The Trump administration is gearing up — possibly — to terminate billions more in energy-related grants awarded under the Biden administration.
Media outlets covering energy and politics were abuzz Oct. 7 and 8 after a purported target list was leaked to a few journalists.
The news came on the heels of 321 grant terminations collectively announced Oct. 2 but not individually identified. (See DOE Terminates $7.56B in Energy Grants for Projects in Blue States.)
The new, larger list leaked on Oct. 7 consists of 658 grants totaling $23.88 billion, but it overlaps with the earlier list that emerged Oct. 2.
The U.S. Department of Energy would not comment Oct. 8 on the new list that has been published, but it pointed out the agency’s stated intention had been to continue its review of grants awarded before President Donald Trump began his second term.
DOE Press Secretary Ben Dietderich had the same statement for RTO Insider as for everyone else who asked:
“No determinations have been made other than what has been previously announced.
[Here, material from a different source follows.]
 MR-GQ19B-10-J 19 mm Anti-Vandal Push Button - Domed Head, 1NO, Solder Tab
As Secretary Wright made clear last week, the department continues to conduct an individualized and thorough review of financial awards made by the previous administration. Rest assured, the department is hard at work to deliver on President Trump’s promise to restore affordable, reliable and secure energy to the American people.”
Nonetheless, the news media took the ball and ran with it.
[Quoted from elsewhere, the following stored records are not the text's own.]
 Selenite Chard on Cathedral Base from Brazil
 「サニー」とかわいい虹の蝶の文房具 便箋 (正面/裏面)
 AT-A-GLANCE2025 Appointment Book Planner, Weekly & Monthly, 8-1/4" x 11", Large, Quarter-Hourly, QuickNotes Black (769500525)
But the headline verbs they used pointed to a lack of certainty about what was happening:
Floats. Eyes. Weighing. Mulls. Said to Mull. About to Squash. Threatens to Kill. No Decision Made. Appear Poised.
The Old Gray Lady herself played it with a double caveat: The list “suggests” more cuts “may be coming.”
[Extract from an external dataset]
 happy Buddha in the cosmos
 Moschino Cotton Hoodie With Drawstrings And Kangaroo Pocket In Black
Advocates were a little more certain with their words, as in the Clean Air Task Force’s broadside headline: “DOE rips funding from over 600 awards.”
But the situation is not always certain with Trump, who has a deliberately unpredictable leadership style.
Could this new, expanded list be the latest in a series of attempts to intimidate or influence one side or the other or both during the government shutdown? DOE certainly isn’t saying.
Furthermore, the grant terminations may not stick. DOE noted that grant recipients have the right to challenge termination and said that some already have begun that process.
The new list of purported grant cuts stretches into Republican strongholds, while the earlier list was heavily concentrated in places that are represented by Democrats in the House and Senate and that voted for Kamala Harris in 2024.
The earlier list targeted grants for two of the seven regional hydrogen hubs that were among President Joe Biden’s signature initiatives. The new list calls for termination of all of them — total value $7 billion.
The other major grants would help fund projects on other research and development tracks that were central to the Biden administration’s clean energy vision, such as electric vehicles, industrial decarbonization and carbon capture.
But sprinkled among the large grants are small awards for efforts to address the multitude of details that crop up in such a broad and ambitious initiative — such as $2.38 million to Bat Conservation International to look for a way to reduce the number of bats killed by the wind turbines that Trump derides.
Colleges in red states and blue states alike are heavily represented on the list, as well as local and state government entities, industry groups and nonprofits.